** Try it **
In the data that follows, every line containing the word "repairs" should be returned.

== Data for processing

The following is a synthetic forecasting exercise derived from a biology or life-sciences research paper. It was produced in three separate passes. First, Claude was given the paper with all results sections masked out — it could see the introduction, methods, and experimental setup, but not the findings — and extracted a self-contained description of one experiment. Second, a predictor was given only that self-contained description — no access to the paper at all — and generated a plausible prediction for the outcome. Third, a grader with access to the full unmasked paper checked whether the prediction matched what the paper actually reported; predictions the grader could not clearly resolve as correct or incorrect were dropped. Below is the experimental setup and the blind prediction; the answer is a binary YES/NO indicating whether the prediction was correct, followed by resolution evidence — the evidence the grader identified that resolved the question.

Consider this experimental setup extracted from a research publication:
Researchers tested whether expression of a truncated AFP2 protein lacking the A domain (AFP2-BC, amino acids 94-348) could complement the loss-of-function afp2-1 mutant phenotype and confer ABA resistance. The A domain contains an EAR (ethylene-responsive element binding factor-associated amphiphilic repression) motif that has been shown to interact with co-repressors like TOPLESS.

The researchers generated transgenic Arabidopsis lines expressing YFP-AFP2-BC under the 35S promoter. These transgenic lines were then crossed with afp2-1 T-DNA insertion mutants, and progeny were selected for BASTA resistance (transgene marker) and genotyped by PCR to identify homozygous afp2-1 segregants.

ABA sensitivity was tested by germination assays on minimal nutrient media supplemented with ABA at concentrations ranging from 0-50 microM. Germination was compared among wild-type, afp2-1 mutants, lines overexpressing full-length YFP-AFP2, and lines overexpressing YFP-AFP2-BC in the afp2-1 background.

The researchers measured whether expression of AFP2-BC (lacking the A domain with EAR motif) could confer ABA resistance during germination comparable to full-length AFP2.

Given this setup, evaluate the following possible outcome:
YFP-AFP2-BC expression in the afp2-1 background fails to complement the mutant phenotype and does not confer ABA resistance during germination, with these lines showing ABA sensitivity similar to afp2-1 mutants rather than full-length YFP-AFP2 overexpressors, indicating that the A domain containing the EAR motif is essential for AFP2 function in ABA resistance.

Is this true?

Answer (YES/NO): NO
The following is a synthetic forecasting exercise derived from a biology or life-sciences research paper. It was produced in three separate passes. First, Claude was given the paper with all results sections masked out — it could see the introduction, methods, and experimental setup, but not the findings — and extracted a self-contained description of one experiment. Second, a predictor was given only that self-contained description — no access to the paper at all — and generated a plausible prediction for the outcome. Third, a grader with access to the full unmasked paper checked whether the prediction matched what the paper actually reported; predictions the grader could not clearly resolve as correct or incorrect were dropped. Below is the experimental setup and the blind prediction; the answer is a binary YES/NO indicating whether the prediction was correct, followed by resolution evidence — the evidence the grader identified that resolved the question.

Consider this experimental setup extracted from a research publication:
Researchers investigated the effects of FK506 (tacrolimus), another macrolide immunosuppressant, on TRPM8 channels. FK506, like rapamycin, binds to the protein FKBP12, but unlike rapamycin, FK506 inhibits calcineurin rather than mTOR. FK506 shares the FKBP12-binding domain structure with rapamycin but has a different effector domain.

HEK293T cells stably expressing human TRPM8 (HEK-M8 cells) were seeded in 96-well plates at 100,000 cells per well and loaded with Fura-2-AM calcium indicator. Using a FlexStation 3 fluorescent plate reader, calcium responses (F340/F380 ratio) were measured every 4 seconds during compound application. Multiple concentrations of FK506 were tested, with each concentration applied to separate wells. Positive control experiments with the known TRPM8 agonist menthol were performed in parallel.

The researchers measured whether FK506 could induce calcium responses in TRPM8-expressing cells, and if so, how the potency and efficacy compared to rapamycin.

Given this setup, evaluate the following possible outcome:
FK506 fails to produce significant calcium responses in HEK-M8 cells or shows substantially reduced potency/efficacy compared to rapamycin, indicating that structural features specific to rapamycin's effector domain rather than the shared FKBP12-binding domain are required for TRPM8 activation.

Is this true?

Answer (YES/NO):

====
== Data for processing

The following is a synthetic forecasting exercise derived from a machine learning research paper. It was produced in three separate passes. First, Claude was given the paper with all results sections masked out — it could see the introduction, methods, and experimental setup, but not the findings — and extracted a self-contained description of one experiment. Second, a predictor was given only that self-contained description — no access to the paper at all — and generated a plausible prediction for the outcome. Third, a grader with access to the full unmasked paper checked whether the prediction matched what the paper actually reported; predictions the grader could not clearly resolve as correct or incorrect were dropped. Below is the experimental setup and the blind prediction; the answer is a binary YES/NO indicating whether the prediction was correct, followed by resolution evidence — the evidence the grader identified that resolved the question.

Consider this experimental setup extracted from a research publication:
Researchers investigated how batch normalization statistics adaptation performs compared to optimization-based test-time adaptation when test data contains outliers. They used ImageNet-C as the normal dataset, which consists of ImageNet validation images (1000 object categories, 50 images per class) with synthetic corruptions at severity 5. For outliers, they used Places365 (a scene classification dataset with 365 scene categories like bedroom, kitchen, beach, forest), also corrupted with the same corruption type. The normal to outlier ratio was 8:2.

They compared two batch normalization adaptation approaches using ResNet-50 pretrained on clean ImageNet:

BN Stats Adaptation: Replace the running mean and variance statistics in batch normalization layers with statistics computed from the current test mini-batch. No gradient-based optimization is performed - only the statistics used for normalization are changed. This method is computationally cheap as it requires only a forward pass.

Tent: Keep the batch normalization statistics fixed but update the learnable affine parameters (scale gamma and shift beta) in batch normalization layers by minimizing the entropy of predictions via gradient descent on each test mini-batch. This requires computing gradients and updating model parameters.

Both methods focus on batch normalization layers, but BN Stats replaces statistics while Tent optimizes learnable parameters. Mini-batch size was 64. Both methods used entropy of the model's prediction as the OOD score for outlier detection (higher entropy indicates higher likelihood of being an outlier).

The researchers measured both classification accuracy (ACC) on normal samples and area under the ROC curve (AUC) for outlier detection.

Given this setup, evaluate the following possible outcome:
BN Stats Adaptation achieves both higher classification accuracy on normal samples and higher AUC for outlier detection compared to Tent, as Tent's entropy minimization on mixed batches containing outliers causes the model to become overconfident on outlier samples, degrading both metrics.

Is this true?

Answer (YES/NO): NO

====
== Data for processing

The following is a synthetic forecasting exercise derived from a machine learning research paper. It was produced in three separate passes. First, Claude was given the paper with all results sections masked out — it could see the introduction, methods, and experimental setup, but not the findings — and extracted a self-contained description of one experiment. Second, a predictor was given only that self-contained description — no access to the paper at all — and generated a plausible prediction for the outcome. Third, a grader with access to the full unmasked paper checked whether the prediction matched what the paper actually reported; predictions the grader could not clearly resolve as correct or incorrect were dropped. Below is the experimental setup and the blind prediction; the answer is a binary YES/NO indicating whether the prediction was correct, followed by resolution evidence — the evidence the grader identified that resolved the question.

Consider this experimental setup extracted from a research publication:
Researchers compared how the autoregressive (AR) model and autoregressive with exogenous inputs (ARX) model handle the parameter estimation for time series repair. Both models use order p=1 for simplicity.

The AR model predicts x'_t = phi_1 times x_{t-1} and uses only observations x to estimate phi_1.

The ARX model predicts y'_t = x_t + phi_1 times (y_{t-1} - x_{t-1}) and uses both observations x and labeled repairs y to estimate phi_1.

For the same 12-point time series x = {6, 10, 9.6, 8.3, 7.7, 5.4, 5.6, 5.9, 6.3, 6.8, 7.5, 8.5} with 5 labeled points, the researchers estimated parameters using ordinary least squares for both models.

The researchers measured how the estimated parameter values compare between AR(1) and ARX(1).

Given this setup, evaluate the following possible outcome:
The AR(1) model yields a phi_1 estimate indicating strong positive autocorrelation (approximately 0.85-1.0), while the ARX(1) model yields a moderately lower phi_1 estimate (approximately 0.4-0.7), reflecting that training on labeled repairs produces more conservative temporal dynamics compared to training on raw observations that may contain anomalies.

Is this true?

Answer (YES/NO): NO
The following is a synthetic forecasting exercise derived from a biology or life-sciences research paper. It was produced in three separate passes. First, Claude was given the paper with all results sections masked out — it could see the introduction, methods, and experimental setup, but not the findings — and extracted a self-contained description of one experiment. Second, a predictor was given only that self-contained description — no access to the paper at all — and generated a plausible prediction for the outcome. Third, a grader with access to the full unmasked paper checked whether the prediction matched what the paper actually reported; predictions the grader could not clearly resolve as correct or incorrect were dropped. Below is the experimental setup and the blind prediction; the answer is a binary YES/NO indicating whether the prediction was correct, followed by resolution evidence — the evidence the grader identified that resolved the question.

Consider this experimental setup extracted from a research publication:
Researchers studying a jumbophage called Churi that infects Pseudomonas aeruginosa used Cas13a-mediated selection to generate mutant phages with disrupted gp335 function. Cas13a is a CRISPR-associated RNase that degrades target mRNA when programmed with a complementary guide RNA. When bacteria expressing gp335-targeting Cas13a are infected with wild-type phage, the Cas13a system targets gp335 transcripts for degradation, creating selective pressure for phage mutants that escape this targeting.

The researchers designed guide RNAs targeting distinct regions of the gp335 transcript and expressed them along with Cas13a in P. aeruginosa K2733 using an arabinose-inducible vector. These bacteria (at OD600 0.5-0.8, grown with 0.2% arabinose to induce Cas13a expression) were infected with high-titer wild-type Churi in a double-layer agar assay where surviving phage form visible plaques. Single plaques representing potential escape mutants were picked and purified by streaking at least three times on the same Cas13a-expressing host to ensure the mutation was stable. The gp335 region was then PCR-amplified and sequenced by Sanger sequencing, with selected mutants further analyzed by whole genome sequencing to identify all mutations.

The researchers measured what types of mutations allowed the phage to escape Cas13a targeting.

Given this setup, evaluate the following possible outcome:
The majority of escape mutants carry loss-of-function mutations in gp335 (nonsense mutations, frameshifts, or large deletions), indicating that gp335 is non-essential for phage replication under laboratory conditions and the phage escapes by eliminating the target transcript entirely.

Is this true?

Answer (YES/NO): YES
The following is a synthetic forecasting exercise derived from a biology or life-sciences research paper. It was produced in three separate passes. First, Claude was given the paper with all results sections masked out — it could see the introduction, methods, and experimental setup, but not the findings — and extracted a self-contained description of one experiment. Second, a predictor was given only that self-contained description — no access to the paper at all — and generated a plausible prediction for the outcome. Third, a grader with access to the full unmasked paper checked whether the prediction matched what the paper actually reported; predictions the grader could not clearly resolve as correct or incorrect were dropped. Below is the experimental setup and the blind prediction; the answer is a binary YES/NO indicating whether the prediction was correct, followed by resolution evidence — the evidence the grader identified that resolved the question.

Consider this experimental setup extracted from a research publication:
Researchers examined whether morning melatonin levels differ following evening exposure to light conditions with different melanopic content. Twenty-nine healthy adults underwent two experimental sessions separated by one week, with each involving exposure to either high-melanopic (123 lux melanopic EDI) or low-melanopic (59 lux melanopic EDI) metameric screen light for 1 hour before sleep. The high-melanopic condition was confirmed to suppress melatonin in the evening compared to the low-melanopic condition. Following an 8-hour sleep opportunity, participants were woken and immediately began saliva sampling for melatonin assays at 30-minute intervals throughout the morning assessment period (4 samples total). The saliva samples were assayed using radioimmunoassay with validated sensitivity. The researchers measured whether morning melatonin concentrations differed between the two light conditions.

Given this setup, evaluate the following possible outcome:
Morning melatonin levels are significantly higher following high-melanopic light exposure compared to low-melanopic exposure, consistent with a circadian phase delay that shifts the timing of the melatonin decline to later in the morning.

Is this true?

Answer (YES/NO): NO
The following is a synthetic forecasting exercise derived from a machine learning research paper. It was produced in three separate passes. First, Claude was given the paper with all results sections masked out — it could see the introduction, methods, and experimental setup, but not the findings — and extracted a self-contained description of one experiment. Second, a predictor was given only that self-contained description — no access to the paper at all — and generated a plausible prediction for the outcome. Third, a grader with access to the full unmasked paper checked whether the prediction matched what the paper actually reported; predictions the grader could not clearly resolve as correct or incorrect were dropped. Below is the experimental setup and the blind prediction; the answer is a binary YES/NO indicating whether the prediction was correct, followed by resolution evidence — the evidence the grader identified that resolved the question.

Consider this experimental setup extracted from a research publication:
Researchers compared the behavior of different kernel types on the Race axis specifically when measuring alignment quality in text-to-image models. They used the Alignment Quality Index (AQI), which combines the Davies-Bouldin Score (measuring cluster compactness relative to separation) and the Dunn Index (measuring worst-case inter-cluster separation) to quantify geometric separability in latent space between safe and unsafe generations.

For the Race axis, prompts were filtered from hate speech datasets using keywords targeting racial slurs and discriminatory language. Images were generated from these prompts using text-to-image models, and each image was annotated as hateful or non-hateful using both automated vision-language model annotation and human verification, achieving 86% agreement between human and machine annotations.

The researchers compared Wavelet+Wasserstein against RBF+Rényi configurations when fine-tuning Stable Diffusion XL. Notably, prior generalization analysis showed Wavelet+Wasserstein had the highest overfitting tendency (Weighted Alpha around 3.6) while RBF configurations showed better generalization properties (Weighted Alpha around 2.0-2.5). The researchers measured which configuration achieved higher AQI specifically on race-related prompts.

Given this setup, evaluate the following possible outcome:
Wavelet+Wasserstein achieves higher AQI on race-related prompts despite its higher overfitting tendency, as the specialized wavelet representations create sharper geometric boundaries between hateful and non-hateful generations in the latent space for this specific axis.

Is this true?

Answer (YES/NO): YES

====

** Exercise answer **
The ARX model predicts y'_t = x_t + phi_1 times (y_{t-1} - x_{t-1}) and uses both observations x and labeled repairs y to estimate phi_1.
The AR(1) model yields a phi_1 estimate indicating strong positive autocorrelation (approximately 0.85-1.0), while the ARX(1) model yields a moderately lower phi_1 estimate (approximately 0.4-0.7), reflecting that training on labeled repairs produces more conservative temporal dynamics compared to training on raw observations that may contain anomalies.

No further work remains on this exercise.